Part 1 | Part 2 | Part 3 | Part 4
This is my last post in this series and I am writing about how we have handled deployments of other required elements in our Sitecore ecosystem.
As we had chosen our way of auto deployment mechanism using Octopus Deploy, we wanted to be consistent in our approach irrespective of what kind of deployment we are doing. If that is not the case then usually different means involve different processes, tools and operational overhead that incur due to diversity. In Sitecore world, you need lot of additional market place modules, upgrade patches and hotfixes from Sitecore, hotfixes from our own teams, small configuration changes, site configuration and package deployments in a multi-site deployment environment etc. Having a consistent deployment strategy helps in streamlining release processes, consistent deployments across environments and less chances of manual errors
Typically Sitecore
deployments has 2 aspects.
- Files that you need to deploy in the root directory (configuration files, dlls, js files etc.) of each server in your environment
- Sitecore Packages (serialized Items) which needs to be deployed once per cluster (CM / CD / Job etc)
Some customers
deploy this as one single package on one server and have a Windows DFS or
similar tools (such as Repliweb) to sync files from master to slaves. It adds
more complexity if you have different configurations for different roles e.g.
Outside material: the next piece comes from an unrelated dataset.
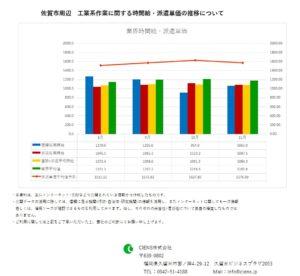 2018年11月 佐賀市 工業系作業 時間給 派遣単価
for CM, CD and Job (Publishing) server.
We rather chose to
do it this way in our build process
- Separate file system package as a Nuget package - We deploy this on all servers in an instance, one by one.
- Create different Nuget package for Sitecore items alone - we deploy this once on any one server identified as CM-Master in an instance
We also created a
utility that will take any zip / update packages as the input and allows you to
create it as a Nuget package. This was needed for us to separate out the files
and items packaged in Marketplace modules or
Sitecore update packages or Sitecore zip packages. It provides you
flexibility to select and configure the folders where each individual files
will be deployed and also allows you to publish these packages in the
configured Nuget repository to take it off for environment wide deployments.
Long-term through process is also to pre-process required Sitecore modules in Nuget packages and deploy them as pre-requisite whenever we need, using Octopus Deploy to create our own Sitecore instance.